═══ Text passage
Almost nothing is known about the establishment of cellular polarity underlying the polar auxin transport system of higher plants. Osborne has suggested that the apical ends of cells derived from an apical meristem by sequential divisions are younger than the basal ends: their polarity and the basipetal transport of auxin are due to this age difference. Sachs in his work on regenerating vascular strands has found that gradients of auxin may be responsible for establishing the cellular polarity and the subsequent transport of auxin in the direction of the initial gradient. Shoot tips and expanding dicot leaves contain relatively high levels of auxin. The basipetal polarity of auxin transport in petioles and stems is therefore associated with basipetal auxin gradients. In grass coleoptiles the greatest amounts of auxin are found at the tip, where basipetal auxin transport is also associated with basipetal auxin gradients."

In monocot leaves which grow by a basal intercalary meristem, the pattern of cell division and of auxin distribution is more or less the reverse of that found in shoot tips. Sequential divisions of the basal meristem presumably make younger the basal ends of cells; and in growing monocot leaves the greatest amounts of auxin are found at the base. The polarity of auxin transport in monocot leaves is therefore of considerable interest.

Hertel and Leopold reported that in the primary leaf of Zea mais, auxin transport was basipetal. No other references to auxin transport in monocot leaves are available and I therefore tested the leaves of a number of species. In every case auxin transport was basipetal.

In leaves of young plants of Avena sativa, basipetal auxin transport took place across the meristematic region at the base of the leaf and also in the leaf sheath, which grows by a basal meristem. Plants germinated and grown in darkness yielded similar results. Less auxin transport was found near the leaf tip than in the younger, more basal parts of the leaf and younger leaves had a greater ability to transport auxin than older leaves. A decline in the ability of cells to transport auxin as they grow older has been observed in a number of other species and tissues.
══════
═══ Record excerpts
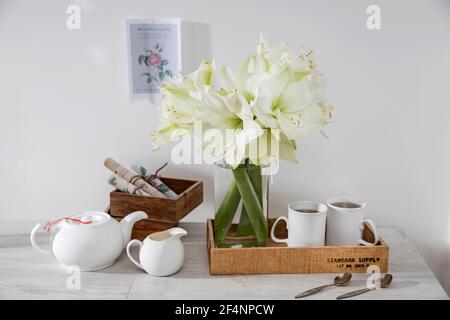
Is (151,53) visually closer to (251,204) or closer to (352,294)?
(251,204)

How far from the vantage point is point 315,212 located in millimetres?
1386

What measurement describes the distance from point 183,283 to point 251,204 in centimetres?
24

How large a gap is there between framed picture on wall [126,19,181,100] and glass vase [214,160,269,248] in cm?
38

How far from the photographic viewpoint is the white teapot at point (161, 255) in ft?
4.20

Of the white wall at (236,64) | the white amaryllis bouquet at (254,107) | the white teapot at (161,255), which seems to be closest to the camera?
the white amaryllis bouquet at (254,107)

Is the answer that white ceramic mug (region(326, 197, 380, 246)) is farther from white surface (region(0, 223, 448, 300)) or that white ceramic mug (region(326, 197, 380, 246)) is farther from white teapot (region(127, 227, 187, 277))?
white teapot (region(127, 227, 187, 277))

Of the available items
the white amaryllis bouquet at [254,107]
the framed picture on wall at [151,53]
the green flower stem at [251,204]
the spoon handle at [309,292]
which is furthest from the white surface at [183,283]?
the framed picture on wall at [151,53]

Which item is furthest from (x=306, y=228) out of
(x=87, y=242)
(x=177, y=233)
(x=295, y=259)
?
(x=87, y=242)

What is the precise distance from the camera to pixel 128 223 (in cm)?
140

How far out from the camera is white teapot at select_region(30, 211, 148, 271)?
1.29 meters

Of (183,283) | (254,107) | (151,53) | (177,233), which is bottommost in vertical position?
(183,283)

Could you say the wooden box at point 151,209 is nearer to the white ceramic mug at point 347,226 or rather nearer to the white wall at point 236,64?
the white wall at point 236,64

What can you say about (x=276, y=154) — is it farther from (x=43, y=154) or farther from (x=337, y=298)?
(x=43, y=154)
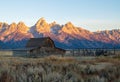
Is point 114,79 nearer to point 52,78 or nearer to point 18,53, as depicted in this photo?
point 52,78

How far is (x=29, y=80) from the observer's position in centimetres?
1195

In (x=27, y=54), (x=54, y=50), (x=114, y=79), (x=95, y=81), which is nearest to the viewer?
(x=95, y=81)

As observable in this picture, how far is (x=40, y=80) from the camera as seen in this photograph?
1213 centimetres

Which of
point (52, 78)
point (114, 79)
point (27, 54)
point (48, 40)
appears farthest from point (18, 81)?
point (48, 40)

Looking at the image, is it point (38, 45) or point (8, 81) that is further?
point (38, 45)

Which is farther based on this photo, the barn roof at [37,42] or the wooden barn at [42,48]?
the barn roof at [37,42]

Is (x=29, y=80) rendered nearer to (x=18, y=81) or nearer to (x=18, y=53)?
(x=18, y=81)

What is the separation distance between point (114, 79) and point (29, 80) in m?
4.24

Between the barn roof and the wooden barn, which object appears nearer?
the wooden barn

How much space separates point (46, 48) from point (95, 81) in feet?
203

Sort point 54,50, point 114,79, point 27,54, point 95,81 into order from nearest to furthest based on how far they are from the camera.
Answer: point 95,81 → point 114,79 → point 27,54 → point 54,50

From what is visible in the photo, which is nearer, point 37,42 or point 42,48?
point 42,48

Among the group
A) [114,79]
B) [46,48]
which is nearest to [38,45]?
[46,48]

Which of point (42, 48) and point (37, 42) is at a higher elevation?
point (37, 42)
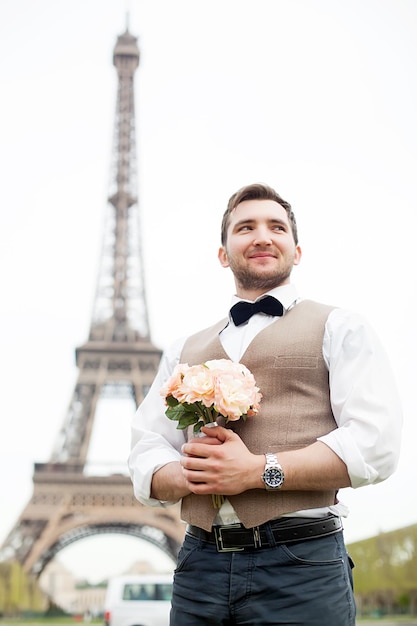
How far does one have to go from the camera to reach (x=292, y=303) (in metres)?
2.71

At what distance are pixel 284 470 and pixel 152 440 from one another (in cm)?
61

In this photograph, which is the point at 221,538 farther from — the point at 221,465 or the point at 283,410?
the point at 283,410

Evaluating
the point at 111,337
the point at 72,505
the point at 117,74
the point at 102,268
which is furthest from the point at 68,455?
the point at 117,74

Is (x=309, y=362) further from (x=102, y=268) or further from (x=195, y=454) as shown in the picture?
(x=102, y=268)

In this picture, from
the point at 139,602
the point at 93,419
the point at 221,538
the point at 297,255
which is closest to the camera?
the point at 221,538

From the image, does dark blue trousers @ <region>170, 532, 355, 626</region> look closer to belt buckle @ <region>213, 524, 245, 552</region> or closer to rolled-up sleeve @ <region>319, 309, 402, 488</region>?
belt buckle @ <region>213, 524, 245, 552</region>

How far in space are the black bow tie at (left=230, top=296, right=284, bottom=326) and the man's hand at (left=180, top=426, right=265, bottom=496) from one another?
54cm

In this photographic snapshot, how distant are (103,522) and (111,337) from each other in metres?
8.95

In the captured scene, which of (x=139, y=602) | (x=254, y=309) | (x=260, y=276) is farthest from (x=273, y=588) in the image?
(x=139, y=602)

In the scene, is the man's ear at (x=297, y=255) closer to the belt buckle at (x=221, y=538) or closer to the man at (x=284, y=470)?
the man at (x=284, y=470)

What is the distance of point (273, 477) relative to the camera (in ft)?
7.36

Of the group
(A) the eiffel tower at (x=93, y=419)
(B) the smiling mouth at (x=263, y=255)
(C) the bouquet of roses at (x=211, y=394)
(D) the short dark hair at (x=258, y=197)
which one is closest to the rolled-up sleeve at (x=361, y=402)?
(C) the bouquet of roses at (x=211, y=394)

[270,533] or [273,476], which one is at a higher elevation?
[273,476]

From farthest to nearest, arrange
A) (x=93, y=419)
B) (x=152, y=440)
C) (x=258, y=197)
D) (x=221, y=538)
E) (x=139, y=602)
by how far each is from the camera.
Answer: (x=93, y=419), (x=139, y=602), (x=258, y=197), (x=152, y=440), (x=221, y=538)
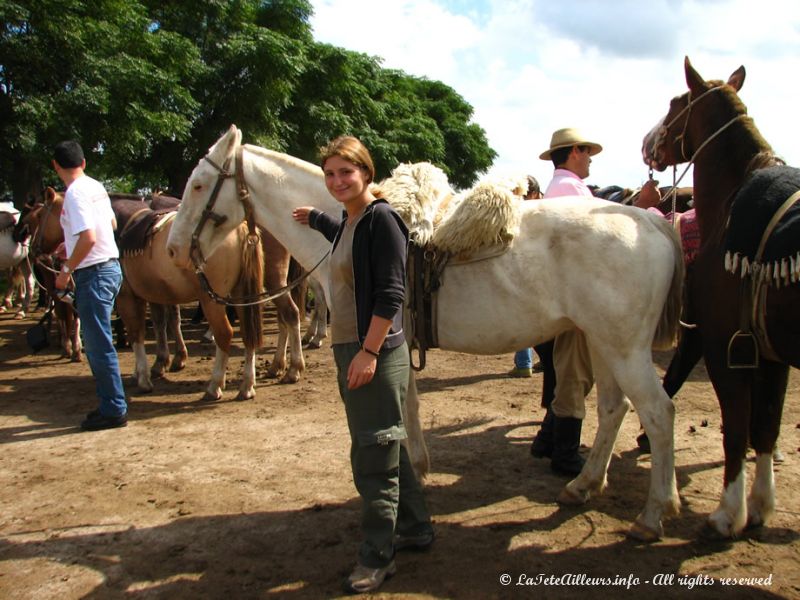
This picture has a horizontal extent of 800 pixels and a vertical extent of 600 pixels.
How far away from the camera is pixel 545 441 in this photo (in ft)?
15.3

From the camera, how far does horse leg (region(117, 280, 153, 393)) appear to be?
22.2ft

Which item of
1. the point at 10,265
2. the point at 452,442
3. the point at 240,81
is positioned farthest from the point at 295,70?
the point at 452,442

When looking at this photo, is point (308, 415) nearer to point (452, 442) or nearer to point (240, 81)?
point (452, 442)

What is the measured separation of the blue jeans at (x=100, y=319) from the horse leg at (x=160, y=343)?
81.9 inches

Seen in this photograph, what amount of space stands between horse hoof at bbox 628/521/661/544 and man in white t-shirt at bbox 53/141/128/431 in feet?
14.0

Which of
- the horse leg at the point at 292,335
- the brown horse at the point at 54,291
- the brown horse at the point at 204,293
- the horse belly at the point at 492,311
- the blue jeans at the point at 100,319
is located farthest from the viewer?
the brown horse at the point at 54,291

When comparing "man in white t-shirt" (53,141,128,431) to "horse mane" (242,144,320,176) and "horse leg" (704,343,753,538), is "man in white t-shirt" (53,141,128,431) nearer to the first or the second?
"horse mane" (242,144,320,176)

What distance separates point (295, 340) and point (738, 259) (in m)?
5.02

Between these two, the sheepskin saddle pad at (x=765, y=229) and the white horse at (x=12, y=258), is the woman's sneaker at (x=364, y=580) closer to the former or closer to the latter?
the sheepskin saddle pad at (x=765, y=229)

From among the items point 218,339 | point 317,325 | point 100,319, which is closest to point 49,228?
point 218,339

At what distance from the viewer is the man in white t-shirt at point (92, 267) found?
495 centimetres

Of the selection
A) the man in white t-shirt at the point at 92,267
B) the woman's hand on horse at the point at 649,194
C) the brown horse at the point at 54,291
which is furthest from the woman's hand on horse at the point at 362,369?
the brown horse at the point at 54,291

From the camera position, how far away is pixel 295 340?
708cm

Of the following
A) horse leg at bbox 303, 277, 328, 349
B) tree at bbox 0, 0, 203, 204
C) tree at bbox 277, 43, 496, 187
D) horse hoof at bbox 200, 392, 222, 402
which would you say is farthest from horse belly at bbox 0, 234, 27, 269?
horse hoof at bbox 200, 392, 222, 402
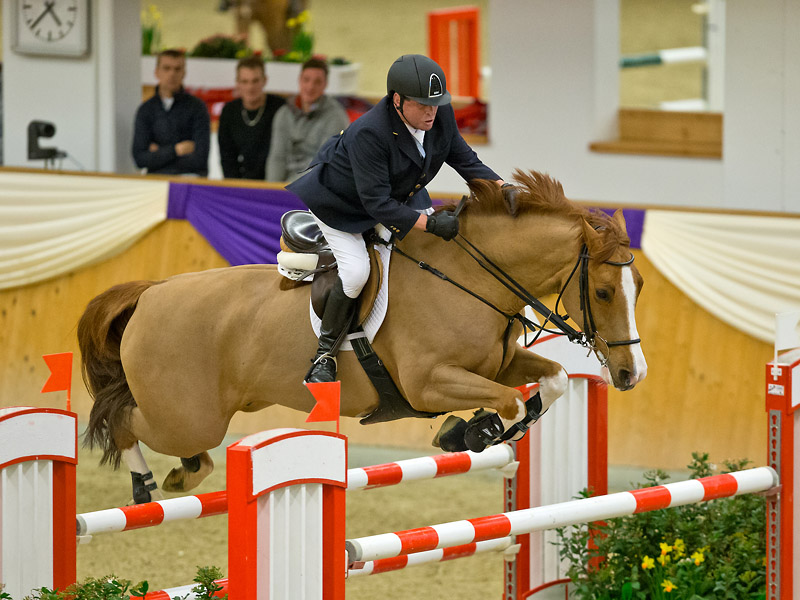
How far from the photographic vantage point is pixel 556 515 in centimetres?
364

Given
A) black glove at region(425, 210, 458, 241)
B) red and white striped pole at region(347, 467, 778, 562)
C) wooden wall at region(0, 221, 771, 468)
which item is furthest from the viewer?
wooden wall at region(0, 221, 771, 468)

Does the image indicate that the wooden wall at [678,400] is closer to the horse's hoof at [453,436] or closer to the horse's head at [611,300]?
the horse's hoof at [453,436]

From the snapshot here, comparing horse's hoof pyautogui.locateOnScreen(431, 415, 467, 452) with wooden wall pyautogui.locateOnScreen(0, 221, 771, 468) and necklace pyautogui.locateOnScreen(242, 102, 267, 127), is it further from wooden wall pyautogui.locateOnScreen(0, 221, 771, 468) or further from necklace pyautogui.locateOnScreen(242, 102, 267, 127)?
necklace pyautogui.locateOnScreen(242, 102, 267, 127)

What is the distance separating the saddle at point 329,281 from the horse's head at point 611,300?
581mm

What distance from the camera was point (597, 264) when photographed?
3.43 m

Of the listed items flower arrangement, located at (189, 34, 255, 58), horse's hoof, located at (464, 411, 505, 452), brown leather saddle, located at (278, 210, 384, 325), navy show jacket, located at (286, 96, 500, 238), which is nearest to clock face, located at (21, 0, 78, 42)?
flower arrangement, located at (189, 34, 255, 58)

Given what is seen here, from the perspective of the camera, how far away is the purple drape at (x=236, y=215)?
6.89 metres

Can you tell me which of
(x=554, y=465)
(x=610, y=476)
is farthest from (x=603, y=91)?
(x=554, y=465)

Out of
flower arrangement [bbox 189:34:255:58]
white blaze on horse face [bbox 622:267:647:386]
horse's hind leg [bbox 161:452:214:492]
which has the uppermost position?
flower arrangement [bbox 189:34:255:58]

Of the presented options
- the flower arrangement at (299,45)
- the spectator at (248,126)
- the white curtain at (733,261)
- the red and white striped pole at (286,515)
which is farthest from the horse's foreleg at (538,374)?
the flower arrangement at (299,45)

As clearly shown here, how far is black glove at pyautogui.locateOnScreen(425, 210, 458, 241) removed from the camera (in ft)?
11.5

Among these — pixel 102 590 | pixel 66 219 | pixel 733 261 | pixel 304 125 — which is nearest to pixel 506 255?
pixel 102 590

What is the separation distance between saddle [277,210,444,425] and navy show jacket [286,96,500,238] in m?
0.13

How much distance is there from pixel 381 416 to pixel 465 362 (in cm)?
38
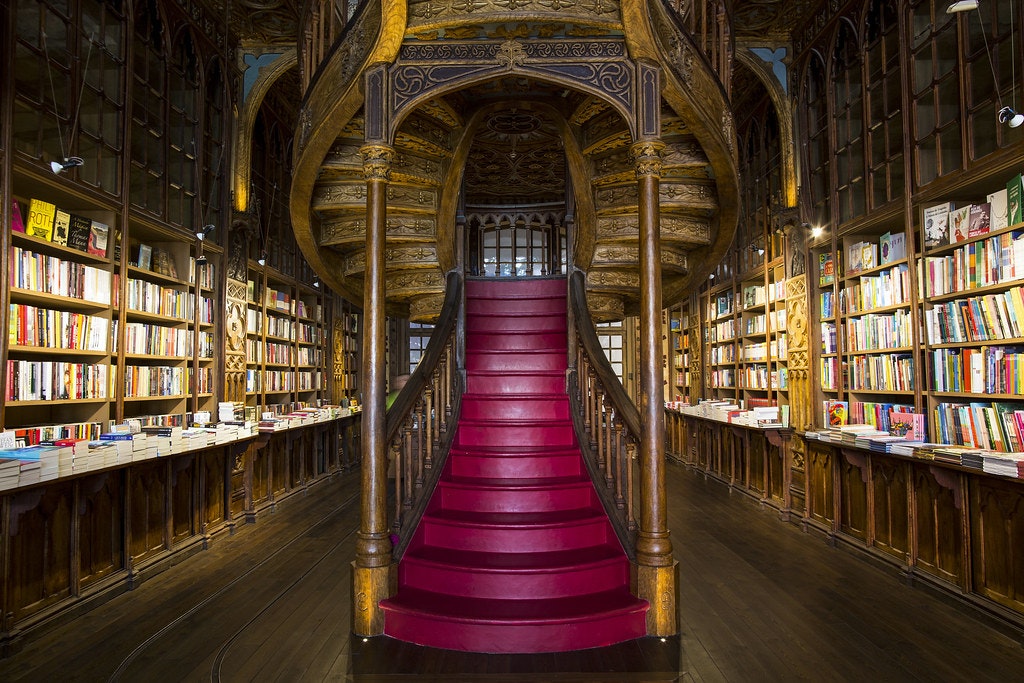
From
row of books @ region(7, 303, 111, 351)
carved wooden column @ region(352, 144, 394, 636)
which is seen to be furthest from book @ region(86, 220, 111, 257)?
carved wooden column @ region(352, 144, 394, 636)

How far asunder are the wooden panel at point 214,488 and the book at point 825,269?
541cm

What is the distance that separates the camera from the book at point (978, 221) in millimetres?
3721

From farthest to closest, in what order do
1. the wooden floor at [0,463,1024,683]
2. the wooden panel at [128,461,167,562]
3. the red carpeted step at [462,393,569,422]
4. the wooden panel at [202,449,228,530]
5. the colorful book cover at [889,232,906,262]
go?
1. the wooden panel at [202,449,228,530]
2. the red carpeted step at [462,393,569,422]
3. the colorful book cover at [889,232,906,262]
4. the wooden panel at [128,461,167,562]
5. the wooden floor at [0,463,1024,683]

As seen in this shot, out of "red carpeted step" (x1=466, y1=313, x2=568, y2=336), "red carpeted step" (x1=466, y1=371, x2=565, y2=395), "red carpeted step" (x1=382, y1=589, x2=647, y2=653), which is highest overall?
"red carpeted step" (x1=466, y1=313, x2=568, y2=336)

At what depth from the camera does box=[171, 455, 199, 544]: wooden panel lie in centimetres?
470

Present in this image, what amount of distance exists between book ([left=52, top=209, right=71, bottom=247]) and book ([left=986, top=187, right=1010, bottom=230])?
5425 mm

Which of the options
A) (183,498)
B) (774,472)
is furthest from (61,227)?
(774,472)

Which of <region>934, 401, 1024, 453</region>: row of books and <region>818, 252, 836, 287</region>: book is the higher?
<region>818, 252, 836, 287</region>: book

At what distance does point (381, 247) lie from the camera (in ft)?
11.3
══════
Tasks to complete —
a. Please quote the passage on auxin transport from "Hertel and Leopold" to "case auxin transport was basipetal.", inclusive.
b. Turn the paragraph of the passage on auxin transport that opens "In leaves of young plants of Avena sativa" into a short bulleted list of its main facts.

Solutions to the exercise —
a.
Hertel and Leopold reported that in the primary leaf of Zea mais, auxin transport was basipetal. No other references to auxin transport in monocot leaves are available and I therefore tested the leaves of a number of species. In every case auxin transport was basipetal.

b.
- In young Avena sativa leaves, auxin moved basipetally across the meristematic region at the leaf base and in the leaf sheath, which grows by a basal meristem.
- Plants germinated and grown in darkness gave similar results.
- Less auxin transport occurred near the leaf tip than in the younger, more basal parts of the leaf.
- Younger leaves transported auxin more readily than older leaves.
- A decline in cells' ability to transport auxin as they age has been seen in a number of other species and tissues.